The first Iconscapes begin when I eschewed the nuance of appropriated style, for which I had first gained recognition, in favor of raw, intense, and textured abstractions. These gave rise to the vocabulary of the "circle" paintings whose tightly-wound bands of color create an oscillating effect that varies in mood and space from one to the next. I was also creating "expressionist" works inspired by source imagery, where I refer back into figurative paintings with gestures that hope to transcend the underlying subject matter to reveal emotive moments of synaesthetic form and color. This work lead to paintings that aspire to grasp symbolic forms of the unconscious in illusions of three dimensional space while I reacted to the politics and the mood of the end of the 20th century.

My stake in cartoons is that I believe that part of their power exists in our dreams, where we probably see iconic images of ghost-like smiley faces that we project onto (that’s grandpa!, etc). Our minds have simplified forms as memory devices that metonymically stir up language and experiential associations. I wanted, with my "iconscapes," to render these into life–with plastic space and volume, like a Gorky painted with the "reality" representation of the Renaissance–like a painted, three-dimensional dream. I would think of memories and dreams while I painted, hoping my hands would conjure them up, hoping, like when a kid tries to erase an etch-a-sketch board to see what made it work, to erase consciously realized representation to find the ghost that haunts it from behind.

We see faces in everything, I believe, as a survival skill as human being animals. Good compositions look like faces because of this, and Scott McCloud, in his great book Understanding Comics discusses how when we have very simplified forms, like a "happy face," we can "suture into" these forms, transcending into and becoming them.

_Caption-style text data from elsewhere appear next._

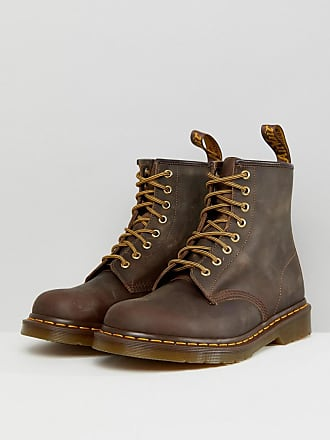 4a1848ee367 Dr. Martens 1460 8-Eye Boots in Brown - Brown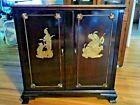Vintage wood cabinet middle east brass design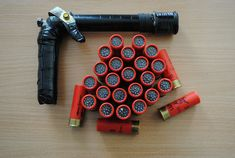 Posts about Zip guns and improvised firearms written by ImproGuns Survival Weapons, Survival Tools, Survival Prepping, Cool Nerf Guns, Hidden Gun Storage, Gun Humor, Homemade Weapons, Plumbing Pipe, Military Weapons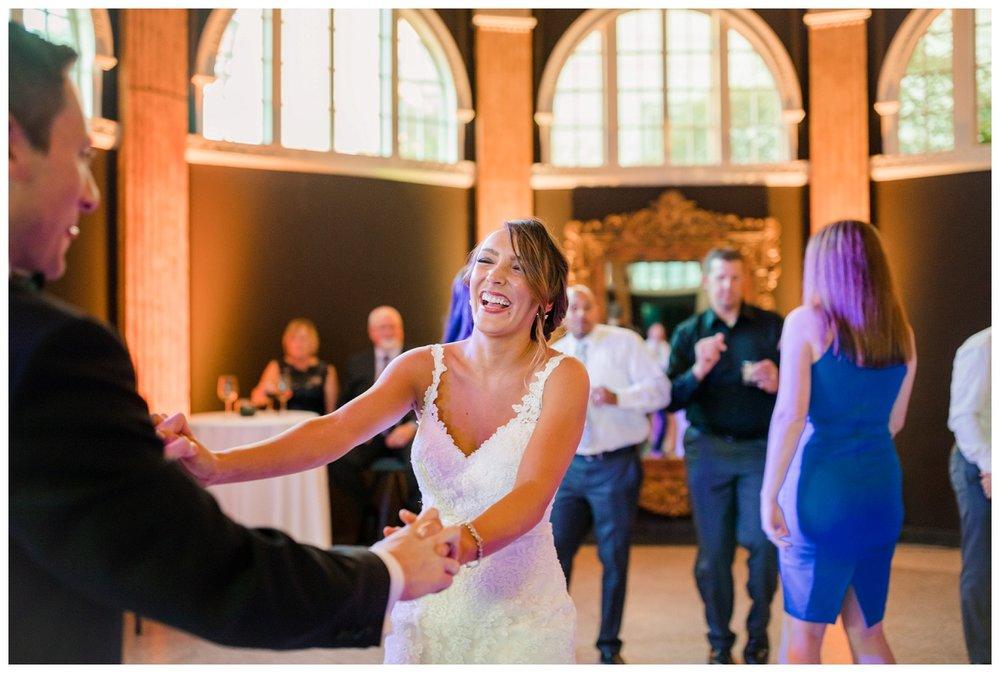 Park Lane Ballroom Wedding_0110.jpg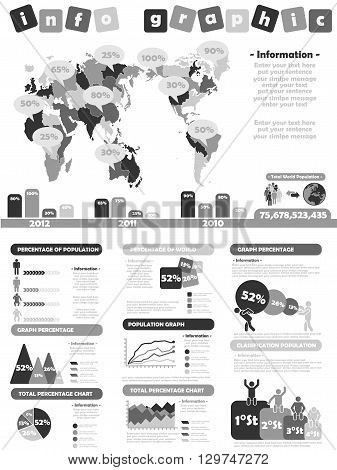 INFOGRAPHIC DEMOGRAPHICS TOY GREY for web and other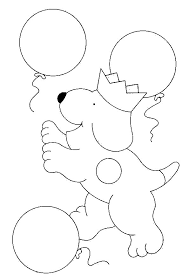 coloring pages spot n 19 coloring pages of spot coloring pages spot in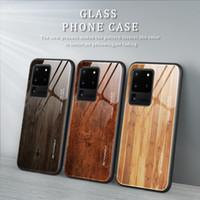 Cam Ahşap Tahıl Telefon Kılıfı Samsung S20 Fe Moda Samsung A71 S9 DHL Ücretsiz Nakliye için Darbeye Koruyucu Kapak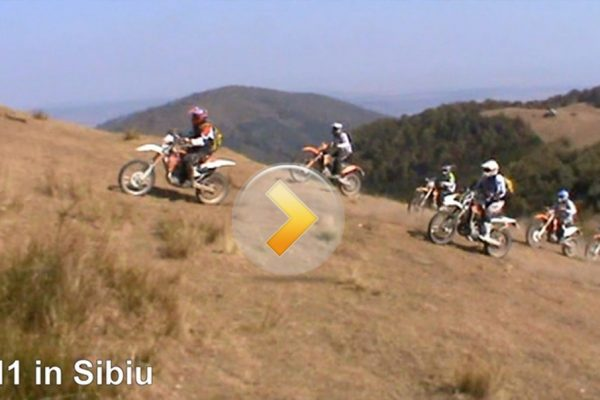 Enduro Sibiu October 2011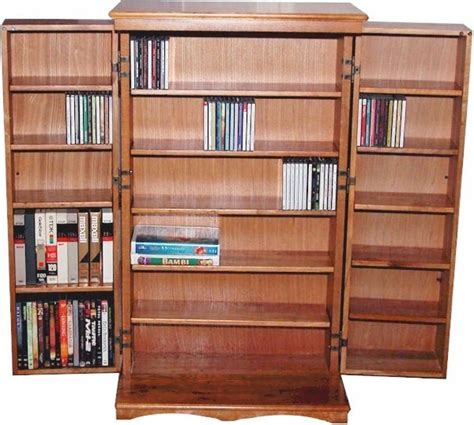 dvd storage cabinets wood wood mission cd dvd storage cabinet 612 cd 298 dvd oak ebay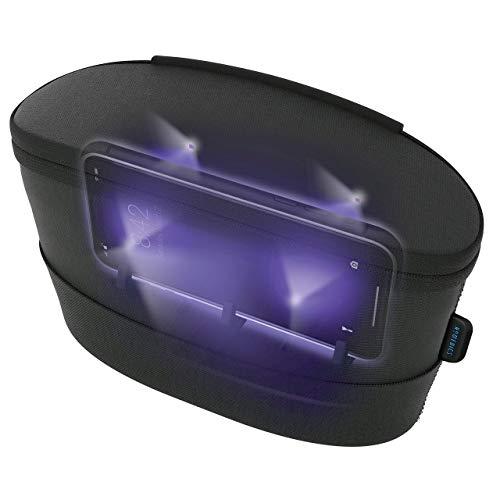 HoMedics UV Clean Sanitizer Bag Portable UV Light Sanitizer, Fast Germ Sanitizer for Cell...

In wanting to make my work vacillate, and have a life of its own, I had a great epiphany one evening walking to my studio after teaching this notion at the School of Visual Arts in my comics class. What if you made a painting that had a shape or form that was like a simplified face that you could relate to, that you could "suture into," but then also repeat that form in a vacillating manner with color and texture, widths and shapes—would it start to "move," and could you, given the design and palate of it, also imbue the work with synaesthetic feeling? When you map out a puppet form of a face before you begin to render sometimes in fine art and in comics, you create a vertical line where the nose and center of the mouth may be within an oval form, and a horizontal line where the eyes would be placed, forming a cross-like design, the perfect Golden Ratio. Realizing this a fundamental design element in a sketchbook for this painting, I realized that there was a holy spiritual notion in this, symbolically speaking—that there was a "cross within all of us." Not that I’m religious, but just spiritual enough to go with this notion, which had generated along with it a halo like affect, and hopefully optimistic palate that while the painting hopefully has a life of its own, and starts to undulate the more you look at it, suture into it, that it could fill the viewer with a bright sensation of spiritual uplift, a little sublime transcendence. This is a key painting for me, as it serves as the basis of much of my work sense this I painted it and now, as I hope my figurative works still break into abstraction in micro-managed moments, with pockets of atom-like undulations unconsciously created, like atoms, to make the painting come alive.